Aim A: Copy the data listing word for word, from its first line through the line containing "cabinet/shelfs", inclusive.

Quoted text:
## BEGIN
LOL!
Animated graphical score of The Flight of the Bumblebee:
I've been watching [several](https://www.youtube.com/user/smalin/videos?disable_polymer=1) of these animated scores recently. They are very well done.Now I can say I’ve heard it. Quite distinctive - now I’m completely sure I’d never heard it before.
ioioio (by priest and people sungen): Why did you laugh when you heard that this needs no introduction? Isn’t it just because it’s pretty well known? Is there a joke I’m missing? If they’d said “needs no introduction” and then played Also Sprach Zarathustra without its introduction, or played Introduction and Rondo Capriccioso which ha ha doesn’t need one because it already is one, those could potentially be laugh material…
I probably would. Because I listened to the old Green Hornet radio shows a few years ago.
That’s about the only classical piece that would be humorous.
Well, there’s this.
Listen to the first few minutes of Shostakovich’s 5th symphony and try saying there’s nothing funny about it. 
True, but how many people can name those out of hand?
Whoo boy…there’s a lot of classical repertoire with humor in it, even if we’re deliberately excluding comic opera and other comedic vocal works. Some of it is subtle, some of it is blatant, some of it was a lot funnier at the time it was written, but there’s plenty of it out there.
Hell, even Beethoven’s Ninth has a few musical jokes worked in, one of the more obvious ones being having a little Janissary band march through the middle of the last movement for no particular reason. And Mozart literally wrote a piece called “The Musical Joke”.
Saint-Saëns’ The Carnival of the Animals has a lot of jokes in it, too.
## END
Data listing:
## BEGIN
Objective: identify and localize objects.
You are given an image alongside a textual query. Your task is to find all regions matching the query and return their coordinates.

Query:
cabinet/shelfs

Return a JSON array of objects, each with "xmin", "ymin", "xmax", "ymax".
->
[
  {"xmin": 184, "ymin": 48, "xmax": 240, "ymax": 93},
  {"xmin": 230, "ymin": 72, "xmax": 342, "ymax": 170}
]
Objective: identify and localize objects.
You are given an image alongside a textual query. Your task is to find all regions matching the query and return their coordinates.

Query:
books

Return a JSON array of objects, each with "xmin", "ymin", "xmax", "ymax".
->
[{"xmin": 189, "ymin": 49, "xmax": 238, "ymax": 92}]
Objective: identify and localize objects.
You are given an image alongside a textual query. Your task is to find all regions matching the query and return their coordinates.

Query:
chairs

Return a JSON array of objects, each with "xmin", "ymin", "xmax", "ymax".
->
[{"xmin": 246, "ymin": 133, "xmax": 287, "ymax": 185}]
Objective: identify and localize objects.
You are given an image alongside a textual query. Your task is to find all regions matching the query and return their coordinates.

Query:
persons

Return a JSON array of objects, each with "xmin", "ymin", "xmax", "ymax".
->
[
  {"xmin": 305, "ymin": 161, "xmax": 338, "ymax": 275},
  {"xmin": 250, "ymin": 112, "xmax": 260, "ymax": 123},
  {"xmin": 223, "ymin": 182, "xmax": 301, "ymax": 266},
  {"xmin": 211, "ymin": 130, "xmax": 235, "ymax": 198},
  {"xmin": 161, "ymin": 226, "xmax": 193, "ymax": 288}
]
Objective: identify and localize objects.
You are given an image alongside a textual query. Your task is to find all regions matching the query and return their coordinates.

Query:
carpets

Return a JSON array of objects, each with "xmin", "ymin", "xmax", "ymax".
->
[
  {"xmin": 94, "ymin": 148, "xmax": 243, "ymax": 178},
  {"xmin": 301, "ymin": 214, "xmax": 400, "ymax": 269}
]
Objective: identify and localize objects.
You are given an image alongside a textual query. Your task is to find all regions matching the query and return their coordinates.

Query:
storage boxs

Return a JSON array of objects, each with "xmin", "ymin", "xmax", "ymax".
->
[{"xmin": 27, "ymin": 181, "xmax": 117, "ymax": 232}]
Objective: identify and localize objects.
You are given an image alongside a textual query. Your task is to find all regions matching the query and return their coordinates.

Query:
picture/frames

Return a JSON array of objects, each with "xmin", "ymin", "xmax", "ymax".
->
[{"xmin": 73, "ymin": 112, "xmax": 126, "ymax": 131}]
## END
Aim B: Extend the forum thread about humor in classical music, picking up right after its last post.

Task answer A:
Objective: identify and localize objects.
You are given an image alongside a textual query. Your task is to find all regions matching the query and return their coordinates.

Query:
cabinet/shelfs

Task answer B:
More classical music that needs no introduction:
Beethoven: Moonlight Sonata, chorale from 9th Symphony
Beethoven - Moonlight Sonata (FULL) - YouTube
Ludwig van Beethoven - Symphony No. 9 "Choral" (Finale) - YouTube
Brahams: Lullaby
Johannes Brahms - Lullaby - YouTube
Greig: In the Hall of the Mountain King
Grieg - In the Hall of the Mountain King - YouTube
Verdi: Dies Irae
Verdi: Requiem, Dies irae - YouTube
Strauss: The Blue Danube
Johann Strauss II - The Blue Danube Waltz - YouTube
Tchaikovsky: Dance of the Sugar Plum Fairy
Pyotr Ilyich Tchaikovsky / Nina Kaptsova - Dance of the Sugar Plum Fairy / 2010 - YouTube
I have a feeling Mozart’s “Leck mich im Arsch” (“Lick me in the ass”) was somewhat intended to be tongue-in-cheek.
I giggled. I tried really hard not to, though. And again just now.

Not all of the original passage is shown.